Effect of TUG1 on proliferation, migration and invasion in trophoblast cells. (a) MTT assays were used to determine the viability of si-TUG1-transfected trophoblast cells. (b) Colony formation assays were performed to determine the proliferation of si-TUG1-transfected HTR-8/SVneo and JEG-3. Colonies were counted and captured. (c) Proliferating trophoblast cells were labeled with Edu. The Click-it reaction revealed Edu staining (red). Cell nuclei were stained with DAPI (blue). (d) The migration and invasion capacity of the cells transfected with si-TUG1 was significantly lower than that of the negative control and higher in the cells overexpressing TUG1, as determined by transwell assays. All experiments were performed in biological triplicates with three technical replicates (values are mean±S.E.M.; **P<0.01, *P<0.05)

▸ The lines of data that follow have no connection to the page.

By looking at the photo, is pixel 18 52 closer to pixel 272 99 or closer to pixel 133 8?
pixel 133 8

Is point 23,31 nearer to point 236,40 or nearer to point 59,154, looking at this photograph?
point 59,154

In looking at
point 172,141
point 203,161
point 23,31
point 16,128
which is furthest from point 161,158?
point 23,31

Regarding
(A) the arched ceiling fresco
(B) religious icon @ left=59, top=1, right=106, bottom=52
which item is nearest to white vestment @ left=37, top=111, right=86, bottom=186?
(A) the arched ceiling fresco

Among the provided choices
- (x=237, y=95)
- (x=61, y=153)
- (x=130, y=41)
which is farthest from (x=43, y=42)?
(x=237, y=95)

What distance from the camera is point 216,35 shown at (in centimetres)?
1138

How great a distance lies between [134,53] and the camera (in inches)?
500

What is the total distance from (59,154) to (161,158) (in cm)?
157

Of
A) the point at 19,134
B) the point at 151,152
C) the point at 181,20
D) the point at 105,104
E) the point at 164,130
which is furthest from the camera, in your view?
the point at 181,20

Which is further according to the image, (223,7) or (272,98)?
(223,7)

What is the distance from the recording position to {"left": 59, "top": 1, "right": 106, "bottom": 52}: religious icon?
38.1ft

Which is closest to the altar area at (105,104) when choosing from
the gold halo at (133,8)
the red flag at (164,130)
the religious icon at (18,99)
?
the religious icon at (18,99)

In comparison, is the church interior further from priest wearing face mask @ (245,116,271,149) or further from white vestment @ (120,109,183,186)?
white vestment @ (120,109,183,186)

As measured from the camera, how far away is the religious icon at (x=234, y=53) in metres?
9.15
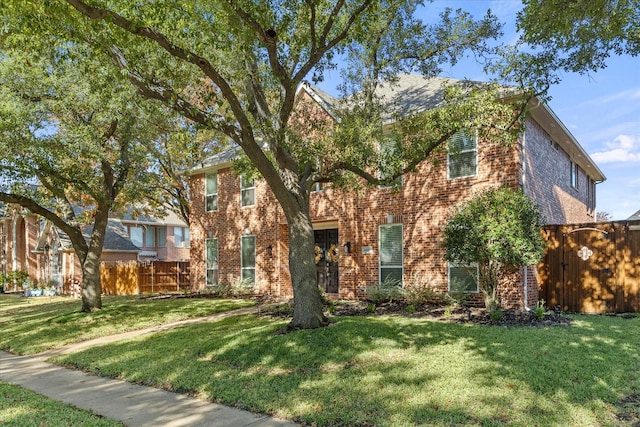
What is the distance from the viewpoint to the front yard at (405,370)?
15.1 feet

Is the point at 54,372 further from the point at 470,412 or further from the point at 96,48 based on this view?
the point at 470,412

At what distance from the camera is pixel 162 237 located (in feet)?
111

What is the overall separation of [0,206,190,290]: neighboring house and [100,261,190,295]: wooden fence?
2.25 metres

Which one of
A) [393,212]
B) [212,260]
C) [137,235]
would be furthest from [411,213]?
[137,235]

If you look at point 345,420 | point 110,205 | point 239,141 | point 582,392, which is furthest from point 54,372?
point 582,392

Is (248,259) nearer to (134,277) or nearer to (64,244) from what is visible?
(134,277)

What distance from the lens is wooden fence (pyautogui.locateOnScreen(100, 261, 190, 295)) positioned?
22.9 meters

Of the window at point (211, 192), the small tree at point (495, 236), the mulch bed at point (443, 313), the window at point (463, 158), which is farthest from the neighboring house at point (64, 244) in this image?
the small tree at point (495, 236)

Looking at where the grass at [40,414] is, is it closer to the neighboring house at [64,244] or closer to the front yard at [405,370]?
the front yard at [405,370]

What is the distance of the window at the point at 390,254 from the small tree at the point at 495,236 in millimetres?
3282

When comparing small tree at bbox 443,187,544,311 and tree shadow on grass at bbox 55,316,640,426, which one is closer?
tree shadow on grass at bbox 55,316,640,426

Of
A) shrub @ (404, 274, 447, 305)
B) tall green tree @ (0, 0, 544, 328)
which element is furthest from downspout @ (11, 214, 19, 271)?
shrub @ (404, 274, 447, 305)

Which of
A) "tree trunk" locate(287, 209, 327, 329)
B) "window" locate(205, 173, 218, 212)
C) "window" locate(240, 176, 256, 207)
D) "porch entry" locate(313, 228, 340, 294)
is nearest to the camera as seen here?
"tree trunk" locate(287, 209, 327, 329)

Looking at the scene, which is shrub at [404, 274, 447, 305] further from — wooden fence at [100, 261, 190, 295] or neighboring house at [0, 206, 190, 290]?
neighboring house at [0, 206, 190, 290]
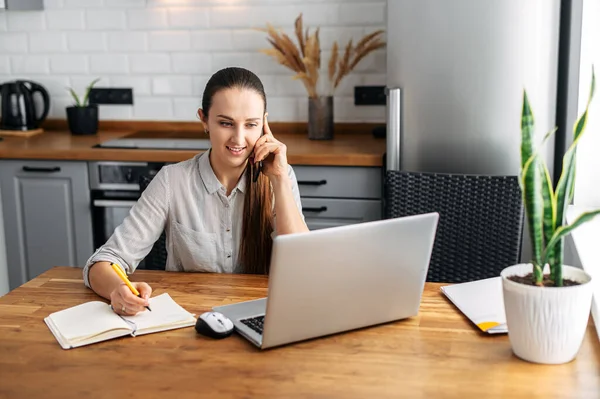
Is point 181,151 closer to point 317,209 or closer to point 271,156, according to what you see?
point 317,209

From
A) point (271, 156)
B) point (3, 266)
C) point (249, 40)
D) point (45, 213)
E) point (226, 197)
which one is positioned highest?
point (249, 40)

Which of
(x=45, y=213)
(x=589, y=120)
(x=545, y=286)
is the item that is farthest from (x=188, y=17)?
(x=545, y=286)

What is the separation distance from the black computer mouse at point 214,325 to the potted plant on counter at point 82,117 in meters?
2.38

Because cell migration and invasion are essential features of PE progression, we performed transwell assays to examine the roles of TUG1 on the migration or/and invasion abilities of HTR-8/SVneo and JEG-3 cells. Knockdown of TUG1 inhibited the migration and invasion abilities, and the number of cells was significantly reduced compared with that in controls in HTR-8/SVneo and JEG-3 cells (Figure 2d). These results indicate that the knockdown of TUG1 expression inhibits the invasion and migration phenotype in trophoblast cells.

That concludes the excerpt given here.